Lookahead, yes... or use a DSP chip with a 32 bit accumulator.  BTW, I
meant to reply to same article as this one did, that there are now MMI
PALs with 10 ns thruput, called 'D-PALS'.  Eight outputs, with 8, 6, 4, 
or none registered.

As for speed, you need about 40 Khz reguardless of currently selected
tone; vary the amount that gets added to the wrap-around pointer each
25 microseconds.  No need to go into Mhz, let alone Ghz, except for
doing 8 or 16 voices at once using the same RAM; whether same address
space or not, need seperate accumulators or swap in and out... much
higher bandwidth requirement, but less than 2 orders of magnitude 
above 40 Khz, ie less than 4 Mhz -- quite a low-tech frequency.

I happen to have borrowed documentation on the TI DSP chip TMS320C25,
which has 100 nS instruction time, 40 or 32 Mhz clock, 32 bit ALU and
accumulator, 544 'words' of onboard ram (16 bits each)... I haven't 
actually worked with it, but I think it's adequate (I borrowed the
info for looking at doing my own effects onboard; I think I'll need
seperate DSP for that if use one for sound-table indexing, as the
'effects' will need multiplication as well as addition).  I'm sure
other DSP chips and plain vanilla CPU's with 32 bit addition will do
for this indexing chore, although some might not have processing
power left over for MIDI management... any experts want to comment???

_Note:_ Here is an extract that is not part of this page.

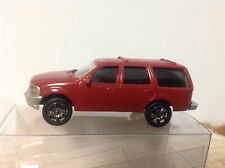 Walthers HO Ford Expedition customized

	- Phil		prs@oliveb.UUCP (Phil Stephens)     
	or:	(hplabs,ihnp4,sun,allegra)oliveb!oliven!prs 
	Mail welcome, but I'm too lazy to always answer   8-}  8-}
	Work phone: 408 996 3867 x2224	(approx 10a-6p PST/PDT)

mj@elmgate.UUCP (07/09/87)

	I've been thinking lately about doing digital music
	synthesis with a TI 32010 DSP chip.  As I understand it,
	the 32010 can perform a multiply/accumulate in 160 ns,
	and the 32035 can do it in 60!  The nice thing about
	the 32010 is that they only cost about $10, so it would
	be cheap to cascade them.

	I haven't read ANY of this anywhere, it's just info
	I got from friends, so it may be completely wrong.
	I hope to do some 320 work in the future, but right
	now I'm too busy.  If anyone tries this, drop me a line,
	I'd be very interested.

-------------------------------------------------------------------------------
Mark A Johnson - Eastman Kodak Co. - Dept 646 - KEEPS - Rochester, NY 14650
The opinions expressed above are not necessarily those of Eastman Kodak Company
and are entirely my responsibility.
UUCP ...rutgers!rochester!kodak!elmgate!mj

prs@oliveb.UUCP (Philip Stephens) (07/10/87)

In article <678@elmgate.UUCP> mj@elmgate.UUCP (Mark A. Johnson) writes:
>
>	I've been thinking lately about doing digital music
>	synthesis with a TI 32010 DSP chip.  As I understand it,
>	the 32010 can perform a multiply/accumulate in 160 ns,
>	and the 32035 can do it in 60!  The nice thing about
>	the 32010 is that they only cost about $10, so it would
>	be cheap to cascade them.

Me too!  Not sure which DSP to use, but I have borrowed doc. book
from a coworker for the TI chips.  Hard to find which commands
take more than one cycle, but 16 bit multiply is single cycle in
320- C10, 20, 25.  The C10 and 20 have 200 ns cycle (unless there is
a faster version than 1986 book lists), and the 32025 can have
cycle of 100 ns.  (Note that input clock is 4 times faster, and
has a maximum of 150 ns in all 3 cases).

Correction, I found the 1 vs 2 cycle info; mostly branches, push/pop,
and subroutine stuff take 2; all math is single instruction cycle;
there are two table-oriented instructions that take 3 cycles.  (I'm 
looking at the C10 data; the other two don't say cycles but do list
word length of instruction, and unlike the C10 they have some 2-word
math instructions, which I'm guessing take two cycles).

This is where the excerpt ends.